Your Committee received testimony in support of this bill from the State Attorney General's Office, the Prosecuting Attorneys and Police Chiefs of the City and County of Honolulu and the Counties of Kauai, Maui and Hawaii, the State of Hawaii Organization of Police Officers, and individual police officers. Testimony against this bill was received from the Public Defender's Office.
Your Committee will not seek to explain in this report its rationale for the creation of special categories of assaults against correctional workers and teachers. Your Committee notes its generally steadfast aversion to creating special classes of persons receiving greater protection under the laws than others. Police officers, more than most citizens, are trained and equipped to handle violent situations, and, because assaults against police officers typically occur in the heat of the moment with little regard for the consequences, there remains room to doubt whether this measure will have the deterrent effect intended. Yet, changing times require changing views, and in this instance it appears that police officers, and society in general, may benefit from a measure imposing minimum penalties for assaulting police officers, which penalties may offer some additional measure of protection in what is admittedly a hazardous profession.
Your Committee finds that a separate category of assault against police officers should be created, however, the offense should be categorized as a misdemeanor, with a minimum sentence of imprisonment for thirty days. Your Committee has amended this bill accordingly.
Your Committee on Judiciary is in accord with the intent and purpose of S.B. No. 1146, as amended herein, and recommends that it pass Second Reading in the form attached hereto at S.B. No. 1146, H.D. 1, and be placed on the calendar for Third Reading.
Although the Committee on Judiciary amended the original bill to reclassify Assault Against a Police Officer from a class C felony to a misdemeanor, the committee compensated this action by attaching to the offense a minimum penalty of imprisonment for thirty days. Suspending any portion of this sentence as the lower court did in the present case, dilutes the force the legislature intended for this law to have.
Id.
The legislative history does indicate an initial intent to place assaults against police officers in the same category as assaults against correctional workers and educational workers (constituting second degree assault under HRS § 707-711). However, the legislative history also acknowledged the classification of an assault against a police officer as a misdemeanor instead of a felony. The legislature explained, "Your Committee finds that a separate category of assault against police officers should be created[;] however, the offense should be categorized as a misdemeanor, with a minimum sentence of imprisonment for thirty days. Your Committee has amended this bill accordingly." Stand. Comm. Rep. No. 1203-90, in 1990 House Journal at 1316 (emphasis added). Here, the legislature recognized the difference between the proposed bill and the final form of the amended bill. Nonetheless, when faced with the statute's wording and the application of HRS § 706-605, the legislature failed to expressly limit the power of a sentencing court to suspend part of the minimum sentence under HRS § 707-712.5. Thus, the legislative history does little to support the contention that the legislature intended to carve out an exception to HRS § 706-605 for HRS § 707-712.5.

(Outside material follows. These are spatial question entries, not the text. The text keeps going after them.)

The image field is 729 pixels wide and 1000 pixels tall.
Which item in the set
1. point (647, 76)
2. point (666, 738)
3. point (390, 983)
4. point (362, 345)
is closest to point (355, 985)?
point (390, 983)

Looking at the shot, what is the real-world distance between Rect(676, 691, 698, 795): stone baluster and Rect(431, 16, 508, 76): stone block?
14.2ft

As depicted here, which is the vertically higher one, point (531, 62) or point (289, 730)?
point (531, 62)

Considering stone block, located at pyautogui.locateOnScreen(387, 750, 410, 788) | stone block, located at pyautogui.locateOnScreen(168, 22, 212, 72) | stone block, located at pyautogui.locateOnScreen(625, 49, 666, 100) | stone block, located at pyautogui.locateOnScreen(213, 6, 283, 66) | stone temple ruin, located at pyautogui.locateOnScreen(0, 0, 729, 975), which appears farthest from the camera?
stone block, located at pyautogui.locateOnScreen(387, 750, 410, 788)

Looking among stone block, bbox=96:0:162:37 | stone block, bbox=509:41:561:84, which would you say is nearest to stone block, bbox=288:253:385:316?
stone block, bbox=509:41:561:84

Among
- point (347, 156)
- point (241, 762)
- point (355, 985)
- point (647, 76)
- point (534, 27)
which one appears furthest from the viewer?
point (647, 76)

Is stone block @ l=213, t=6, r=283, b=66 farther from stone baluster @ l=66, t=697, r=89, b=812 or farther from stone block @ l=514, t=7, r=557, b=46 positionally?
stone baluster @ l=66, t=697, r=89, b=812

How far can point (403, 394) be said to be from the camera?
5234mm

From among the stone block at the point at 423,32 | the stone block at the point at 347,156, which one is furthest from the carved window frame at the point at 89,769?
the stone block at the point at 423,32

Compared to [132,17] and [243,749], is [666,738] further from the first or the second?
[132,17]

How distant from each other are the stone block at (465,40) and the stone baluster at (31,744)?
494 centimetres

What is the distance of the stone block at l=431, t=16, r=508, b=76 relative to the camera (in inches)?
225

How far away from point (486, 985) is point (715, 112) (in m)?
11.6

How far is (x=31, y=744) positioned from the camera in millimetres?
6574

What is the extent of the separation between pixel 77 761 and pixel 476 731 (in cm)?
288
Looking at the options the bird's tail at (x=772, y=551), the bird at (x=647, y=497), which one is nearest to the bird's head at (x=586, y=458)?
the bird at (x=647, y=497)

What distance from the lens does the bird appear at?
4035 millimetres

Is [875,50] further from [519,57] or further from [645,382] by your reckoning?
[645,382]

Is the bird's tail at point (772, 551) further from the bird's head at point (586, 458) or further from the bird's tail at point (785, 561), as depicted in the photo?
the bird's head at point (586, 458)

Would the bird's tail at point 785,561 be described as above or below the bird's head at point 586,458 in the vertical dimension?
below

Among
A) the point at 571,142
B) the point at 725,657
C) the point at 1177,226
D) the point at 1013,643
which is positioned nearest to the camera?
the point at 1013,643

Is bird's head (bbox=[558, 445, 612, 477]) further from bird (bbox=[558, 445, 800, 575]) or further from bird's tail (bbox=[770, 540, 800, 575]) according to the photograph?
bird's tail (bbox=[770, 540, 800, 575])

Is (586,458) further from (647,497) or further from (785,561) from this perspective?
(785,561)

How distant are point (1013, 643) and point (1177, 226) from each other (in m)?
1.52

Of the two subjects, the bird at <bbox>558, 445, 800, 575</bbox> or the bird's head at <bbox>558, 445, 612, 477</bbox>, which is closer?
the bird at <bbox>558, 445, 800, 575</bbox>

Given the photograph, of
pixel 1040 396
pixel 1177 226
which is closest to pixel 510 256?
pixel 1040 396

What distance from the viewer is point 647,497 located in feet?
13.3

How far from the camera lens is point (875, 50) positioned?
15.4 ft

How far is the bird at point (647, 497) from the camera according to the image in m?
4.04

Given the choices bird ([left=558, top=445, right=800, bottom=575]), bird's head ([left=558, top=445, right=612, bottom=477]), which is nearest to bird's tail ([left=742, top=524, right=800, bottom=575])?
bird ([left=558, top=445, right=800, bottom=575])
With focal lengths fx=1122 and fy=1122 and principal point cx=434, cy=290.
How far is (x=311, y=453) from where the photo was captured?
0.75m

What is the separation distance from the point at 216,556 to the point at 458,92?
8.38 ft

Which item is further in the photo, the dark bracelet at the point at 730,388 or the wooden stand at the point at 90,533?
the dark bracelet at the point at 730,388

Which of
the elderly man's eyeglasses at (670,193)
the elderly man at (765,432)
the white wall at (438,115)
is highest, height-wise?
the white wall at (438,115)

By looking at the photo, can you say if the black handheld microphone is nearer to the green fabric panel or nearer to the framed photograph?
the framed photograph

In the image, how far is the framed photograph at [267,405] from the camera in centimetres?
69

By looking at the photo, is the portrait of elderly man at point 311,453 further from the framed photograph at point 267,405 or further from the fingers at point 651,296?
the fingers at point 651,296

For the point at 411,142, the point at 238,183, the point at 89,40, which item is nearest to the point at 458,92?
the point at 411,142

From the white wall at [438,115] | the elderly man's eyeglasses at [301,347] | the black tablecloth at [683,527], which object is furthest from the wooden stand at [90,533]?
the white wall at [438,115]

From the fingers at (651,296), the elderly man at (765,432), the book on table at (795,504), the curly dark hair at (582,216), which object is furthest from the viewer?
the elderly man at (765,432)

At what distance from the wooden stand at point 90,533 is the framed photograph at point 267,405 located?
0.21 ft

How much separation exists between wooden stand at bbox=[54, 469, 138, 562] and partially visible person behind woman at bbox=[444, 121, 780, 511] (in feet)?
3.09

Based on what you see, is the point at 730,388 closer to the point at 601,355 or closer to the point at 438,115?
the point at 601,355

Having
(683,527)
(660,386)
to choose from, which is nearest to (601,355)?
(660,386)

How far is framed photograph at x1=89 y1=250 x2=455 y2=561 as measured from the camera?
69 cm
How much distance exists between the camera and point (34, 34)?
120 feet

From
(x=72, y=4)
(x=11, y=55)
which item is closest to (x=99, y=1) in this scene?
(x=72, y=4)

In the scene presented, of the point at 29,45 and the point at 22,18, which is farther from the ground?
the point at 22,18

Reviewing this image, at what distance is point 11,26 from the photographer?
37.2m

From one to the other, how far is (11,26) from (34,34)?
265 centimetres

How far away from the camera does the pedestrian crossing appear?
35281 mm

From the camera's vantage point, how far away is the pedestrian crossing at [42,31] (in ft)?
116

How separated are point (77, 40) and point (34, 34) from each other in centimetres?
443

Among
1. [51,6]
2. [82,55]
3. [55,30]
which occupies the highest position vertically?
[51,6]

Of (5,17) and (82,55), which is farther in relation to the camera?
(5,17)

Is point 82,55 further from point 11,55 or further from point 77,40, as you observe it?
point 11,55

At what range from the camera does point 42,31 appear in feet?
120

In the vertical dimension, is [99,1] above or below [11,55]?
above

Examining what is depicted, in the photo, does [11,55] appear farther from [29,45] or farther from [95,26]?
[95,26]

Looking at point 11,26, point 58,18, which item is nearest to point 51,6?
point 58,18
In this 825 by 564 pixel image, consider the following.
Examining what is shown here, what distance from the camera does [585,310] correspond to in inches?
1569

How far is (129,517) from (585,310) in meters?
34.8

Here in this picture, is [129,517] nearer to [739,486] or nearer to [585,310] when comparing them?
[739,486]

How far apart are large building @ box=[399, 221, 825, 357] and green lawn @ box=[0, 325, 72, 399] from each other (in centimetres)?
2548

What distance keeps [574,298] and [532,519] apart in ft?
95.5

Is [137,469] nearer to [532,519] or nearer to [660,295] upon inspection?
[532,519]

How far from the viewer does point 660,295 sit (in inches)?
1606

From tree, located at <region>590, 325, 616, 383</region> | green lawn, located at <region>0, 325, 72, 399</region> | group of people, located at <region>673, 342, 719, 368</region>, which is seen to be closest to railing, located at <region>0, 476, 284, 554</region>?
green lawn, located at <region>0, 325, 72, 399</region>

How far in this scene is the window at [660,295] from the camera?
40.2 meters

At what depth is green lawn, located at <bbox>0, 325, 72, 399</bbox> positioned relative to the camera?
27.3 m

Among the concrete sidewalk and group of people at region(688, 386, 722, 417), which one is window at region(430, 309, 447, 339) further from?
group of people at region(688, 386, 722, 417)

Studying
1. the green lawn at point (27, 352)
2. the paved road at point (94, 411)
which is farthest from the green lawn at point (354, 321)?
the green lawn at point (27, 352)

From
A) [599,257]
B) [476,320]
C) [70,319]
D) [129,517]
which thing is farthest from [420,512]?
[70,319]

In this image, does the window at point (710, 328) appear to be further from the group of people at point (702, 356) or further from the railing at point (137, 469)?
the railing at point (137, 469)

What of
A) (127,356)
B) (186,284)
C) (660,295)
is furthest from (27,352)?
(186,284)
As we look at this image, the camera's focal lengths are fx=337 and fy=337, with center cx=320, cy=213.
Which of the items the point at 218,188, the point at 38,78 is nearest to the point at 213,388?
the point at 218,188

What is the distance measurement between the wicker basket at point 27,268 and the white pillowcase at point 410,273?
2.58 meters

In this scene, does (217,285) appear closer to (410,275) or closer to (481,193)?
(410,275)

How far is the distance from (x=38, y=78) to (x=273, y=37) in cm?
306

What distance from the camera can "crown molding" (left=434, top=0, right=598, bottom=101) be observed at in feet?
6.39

Inasmuch as the plain language of HRS § 707-712.5 does not restrict the court's ability to suspend part of the minimum sentence, and the lawsin pari materia and legislative history do not contradict the plain language interpretation of HRS § 707-712.5, we conclude that courts are not prohibited from suspending part of the minimum jail sentence under HRS § 707-712.5.
V. CONCLUSION
For the foregoing reasons, we affirm the district court's July 26, 2000 judgment and sentence of Hydelene Batson for assault of a police officer, pursuant to HRS § 707-712.5.